Aktuelle Lage im Überblick

Stand: 03.03.2021


Aktuell & Wichtig

Die Einreise nach Österreich ist nur mit negativem PCR- oder Antigen-Test möglich, wobei die Testung maximal 72 Stunden zurückliegen darf! Zusätzlich ist eine elektronische Registrierung verpflichtend (Pre-Travel-Clearance - PTC). Nach Einreise besteht eine 10-tägige Quarantänepflicht, ausgenommen davon sind unter anderem beruflich Reisende. (Näheres dazu siehe unter Einreise nach Österreich)

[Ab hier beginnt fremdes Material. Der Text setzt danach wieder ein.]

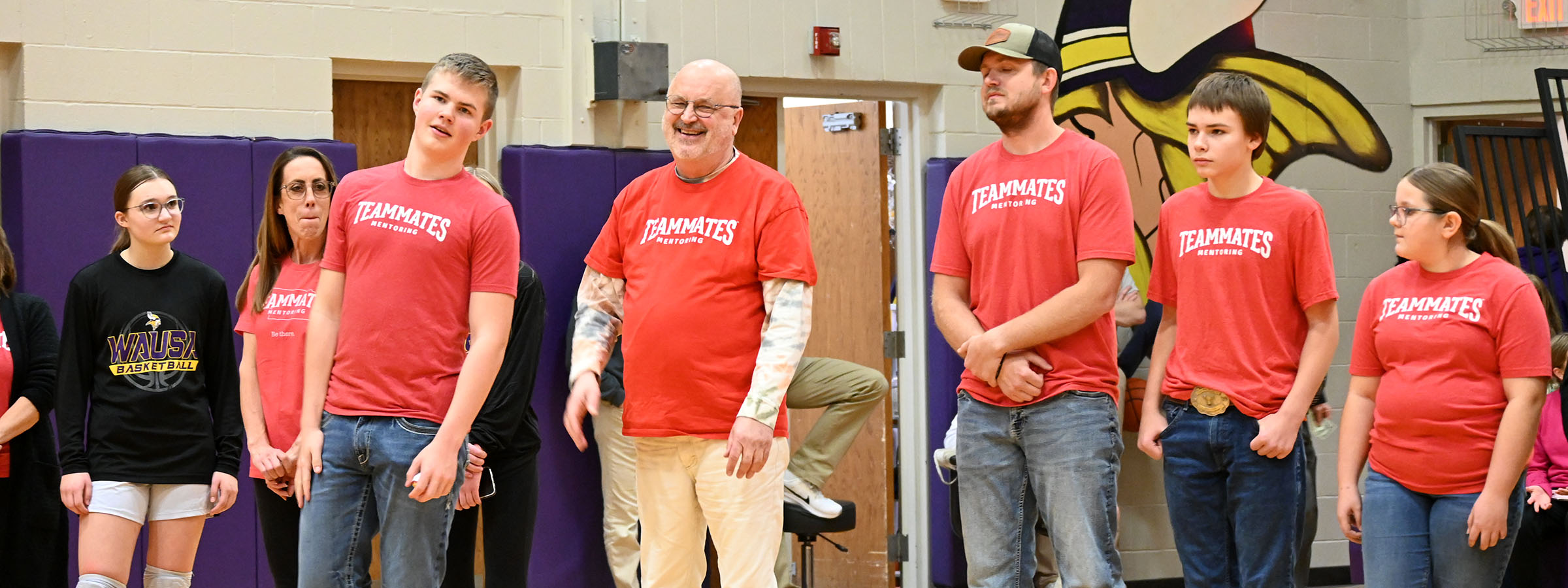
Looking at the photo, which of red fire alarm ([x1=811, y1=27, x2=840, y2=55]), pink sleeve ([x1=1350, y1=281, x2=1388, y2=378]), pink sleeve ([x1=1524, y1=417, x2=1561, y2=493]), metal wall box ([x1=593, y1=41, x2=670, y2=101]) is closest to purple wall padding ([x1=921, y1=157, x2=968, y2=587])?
red fire alarm ([x1=811, y1=27, x2=840, y2=55])

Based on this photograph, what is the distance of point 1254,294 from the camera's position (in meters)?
3.36

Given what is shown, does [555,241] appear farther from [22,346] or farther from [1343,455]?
[1343,455]

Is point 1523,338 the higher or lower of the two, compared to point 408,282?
lower

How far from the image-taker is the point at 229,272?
17.0 ft

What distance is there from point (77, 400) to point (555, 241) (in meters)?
2.09

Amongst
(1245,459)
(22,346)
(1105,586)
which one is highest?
(22,346)

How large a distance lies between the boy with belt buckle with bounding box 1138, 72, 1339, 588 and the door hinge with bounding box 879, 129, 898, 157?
2899mm

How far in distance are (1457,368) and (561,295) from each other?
11.0 feet

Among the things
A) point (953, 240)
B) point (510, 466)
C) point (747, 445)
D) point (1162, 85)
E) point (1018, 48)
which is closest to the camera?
point (747, 445)

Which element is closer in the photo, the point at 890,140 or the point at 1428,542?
the point at 1428,542

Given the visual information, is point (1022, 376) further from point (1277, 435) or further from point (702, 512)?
point (702, 512)

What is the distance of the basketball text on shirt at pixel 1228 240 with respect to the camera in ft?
11.0

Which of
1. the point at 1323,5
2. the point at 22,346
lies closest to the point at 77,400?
the point at 22,346

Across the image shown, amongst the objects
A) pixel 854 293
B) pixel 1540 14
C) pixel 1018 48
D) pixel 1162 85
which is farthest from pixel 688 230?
pixel 1540 14
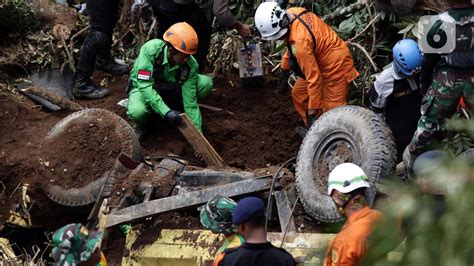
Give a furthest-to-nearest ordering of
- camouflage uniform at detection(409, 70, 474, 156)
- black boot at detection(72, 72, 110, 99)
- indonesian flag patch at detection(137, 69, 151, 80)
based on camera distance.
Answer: black boot at detection(72, 72, 110, 99), indonesian flag patch at detection(137, 69, 151, 80), camouflage uniform at detection(409, 70, 474, 156)

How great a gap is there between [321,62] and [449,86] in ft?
6.46

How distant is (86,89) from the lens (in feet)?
28.9

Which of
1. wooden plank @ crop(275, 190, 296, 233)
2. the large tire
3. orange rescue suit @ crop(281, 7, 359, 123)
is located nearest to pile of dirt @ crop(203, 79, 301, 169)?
orange rescue suit @ crop(281, 7, 359, 123)

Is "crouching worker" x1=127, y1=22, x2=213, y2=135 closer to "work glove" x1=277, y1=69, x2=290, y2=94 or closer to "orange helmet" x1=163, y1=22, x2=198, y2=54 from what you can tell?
"orange helmet" x1=163, y1=22, x2=198, y2=54

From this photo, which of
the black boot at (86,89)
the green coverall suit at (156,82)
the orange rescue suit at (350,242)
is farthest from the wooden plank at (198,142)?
the orange rescue suit at (350,242)

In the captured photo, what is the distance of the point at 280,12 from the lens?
6984 mm

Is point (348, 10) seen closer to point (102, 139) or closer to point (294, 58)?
point (294, 58)

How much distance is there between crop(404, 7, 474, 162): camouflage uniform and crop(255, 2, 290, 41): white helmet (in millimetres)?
1837

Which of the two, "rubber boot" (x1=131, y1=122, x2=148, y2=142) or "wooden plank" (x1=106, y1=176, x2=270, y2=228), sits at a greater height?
"wooden plank" (x1=106, y1=176, x2=270, y2=228)

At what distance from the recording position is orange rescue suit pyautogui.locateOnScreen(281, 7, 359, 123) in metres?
6.89

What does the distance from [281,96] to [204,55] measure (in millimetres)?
993

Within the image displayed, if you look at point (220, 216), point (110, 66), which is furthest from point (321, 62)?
point (110, 66)

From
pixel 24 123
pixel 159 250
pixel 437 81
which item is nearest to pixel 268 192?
pixel 159 250

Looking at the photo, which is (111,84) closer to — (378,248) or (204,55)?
(204,55)
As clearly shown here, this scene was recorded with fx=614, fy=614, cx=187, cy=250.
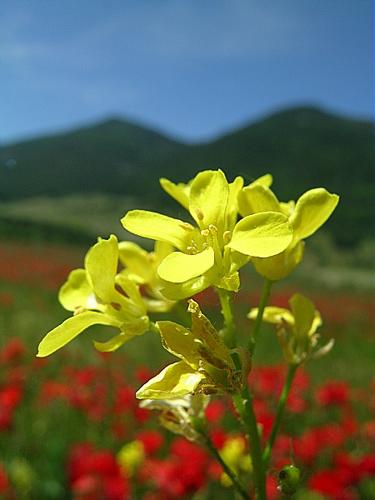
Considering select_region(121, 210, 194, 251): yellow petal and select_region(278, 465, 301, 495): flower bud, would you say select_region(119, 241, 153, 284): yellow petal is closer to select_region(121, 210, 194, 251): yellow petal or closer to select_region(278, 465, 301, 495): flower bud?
select_region(121, 210, 194, 251): yellow petal

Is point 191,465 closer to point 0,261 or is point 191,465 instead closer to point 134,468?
point 134,468

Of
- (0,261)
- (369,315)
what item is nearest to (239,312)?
(369,315)

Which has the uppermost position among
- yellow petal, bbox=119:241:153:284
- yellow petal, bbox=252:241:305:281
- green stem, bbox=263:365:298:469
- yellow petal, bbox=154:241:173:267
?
yellow petal, bbox=252:241:305:281

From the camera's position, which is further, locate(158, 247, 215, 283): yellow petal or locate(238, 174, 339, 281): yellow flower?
locate(238, 174, 339, 281): yellow flower

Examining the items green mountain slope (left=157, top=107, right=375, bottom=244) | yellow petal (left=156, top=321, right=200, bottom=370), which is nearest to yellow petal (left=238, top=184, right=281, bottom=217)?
yellow petal (left=156, top=321, right=200, bottom=370)

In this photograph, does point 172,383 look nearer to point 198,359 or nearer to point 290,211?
point 198,359

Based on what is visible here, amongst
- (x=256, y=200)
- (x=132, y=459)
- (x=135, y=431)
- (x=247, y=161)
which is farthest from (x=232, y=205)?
(x=247, y=161)

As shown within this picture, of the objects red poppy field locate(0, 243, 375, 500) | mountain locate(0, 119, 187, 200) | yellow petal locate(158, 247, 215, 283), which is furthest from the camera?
mountain locate(0, 119, 187, 200)

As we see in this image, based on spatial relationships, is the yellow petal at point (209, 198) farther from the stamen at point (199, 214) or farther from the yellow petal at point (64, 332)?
the yellow petal at point (64, 332)
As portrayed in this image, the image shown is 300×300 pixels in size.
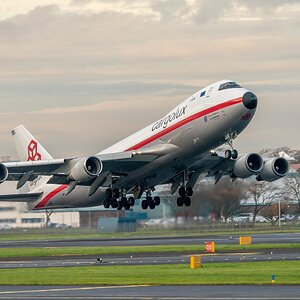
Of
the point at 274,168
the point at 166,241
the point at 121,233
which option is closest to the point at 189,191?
the point at 274,168

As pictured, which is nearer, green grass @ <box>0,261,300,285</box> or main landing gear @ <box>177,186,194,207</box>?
green grass @ <box>0,261,300,285</box>

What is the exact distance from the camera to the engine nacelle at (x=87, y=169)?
7188 cm

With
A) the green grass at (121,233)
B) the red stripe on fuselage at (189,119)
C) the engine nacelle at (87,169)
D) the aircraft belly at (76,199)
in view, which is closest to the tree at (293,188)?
the green grass at (121,233)

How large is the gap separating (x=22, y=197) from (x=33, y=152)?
4.30 meters

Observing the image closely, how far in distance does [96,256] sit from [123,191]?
565 centimetres

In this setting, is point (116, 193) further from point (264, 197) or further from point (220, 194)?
point (264, 197)

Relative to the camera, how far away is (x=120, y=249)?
8419 centimetres

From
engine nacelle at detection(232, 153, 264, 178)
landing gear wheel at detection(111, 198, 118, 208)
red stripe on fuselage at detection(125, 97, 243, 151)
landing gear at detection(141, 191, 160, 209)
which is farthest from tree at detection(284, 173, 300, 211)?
red stripe on fuselage at detection(125, 97, 243, 151)

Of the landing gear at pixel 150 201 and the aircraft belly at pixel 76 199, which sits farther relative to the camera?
the aircraft belly at pixel 76 199

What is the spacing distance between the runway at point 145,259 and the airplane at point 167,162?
5872 millimetres

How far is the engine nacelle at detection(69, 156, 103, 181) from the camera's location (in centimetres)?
7188

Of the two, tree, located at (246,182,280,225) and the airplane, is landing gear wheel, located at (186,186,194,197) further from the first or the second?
tree, located at (246,182,280,225)

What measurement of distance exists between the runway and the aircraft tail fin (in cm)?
1660

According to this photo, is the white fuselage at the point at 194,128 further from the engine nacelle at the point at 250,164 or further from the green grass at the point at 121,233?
the green grass at the point at 121,233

Die Einreise nach Spanien ist nur mit negativem PCR- oder TMA-Test möglich, wobei auch diese Testung maximal 72 Stunden zurückliegen darf. Ein Antigen-Test ist nicht ausreichend! Für auf dem Luftweg Anreisende ist zusätzlich eine elektronische Registrierung verpflichtend (Spain Travel Health) (Näheres dazu siehe unter „Einreise nach Spanien“)

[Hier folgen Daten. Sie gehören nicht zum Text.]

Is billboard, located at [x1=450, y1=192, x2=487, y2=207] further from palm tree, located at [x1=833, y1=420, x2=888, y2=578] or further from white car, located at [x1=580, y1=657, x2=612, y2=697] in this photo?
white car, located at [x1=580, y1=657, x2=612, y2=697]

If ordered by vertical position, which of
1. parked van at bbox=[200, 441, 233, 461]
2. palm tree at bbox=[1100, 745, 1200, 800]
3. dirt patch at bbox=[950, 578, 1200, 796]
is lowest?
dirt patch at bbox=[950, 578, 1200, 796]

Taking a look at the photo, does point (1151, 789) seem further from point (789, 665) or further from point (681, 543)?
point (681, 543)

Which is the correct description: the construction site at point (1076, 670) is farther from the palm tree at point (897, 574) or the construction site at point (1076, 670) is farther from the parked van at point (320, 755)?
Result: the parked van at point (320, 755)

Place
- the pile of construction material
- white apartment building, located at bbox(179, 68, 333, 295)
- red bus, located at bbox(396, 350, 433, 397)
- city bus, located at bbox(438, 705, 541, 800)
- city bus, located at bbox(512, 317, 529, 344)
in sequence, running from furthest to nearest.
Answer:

In Spanien gilt bis 9.Mai 2021 der Alarmzustand (siehe Amtsblatt vom 4.11.2020). In allen autonomen Regionen herrschen derzeit nächtliche Ausgangssperren. Die meisten Regionen sind abgeriegelt, in einer Reihe davon sind zusätzlich Provinzen, Städte oder Stadtteile isoliert. Ein Verlassen oder Betreten dieser Gebiete ist nur für bestimmte Wege (Arbeit, Schule, Arzt, Behördenwege, Pflege) erlaubt.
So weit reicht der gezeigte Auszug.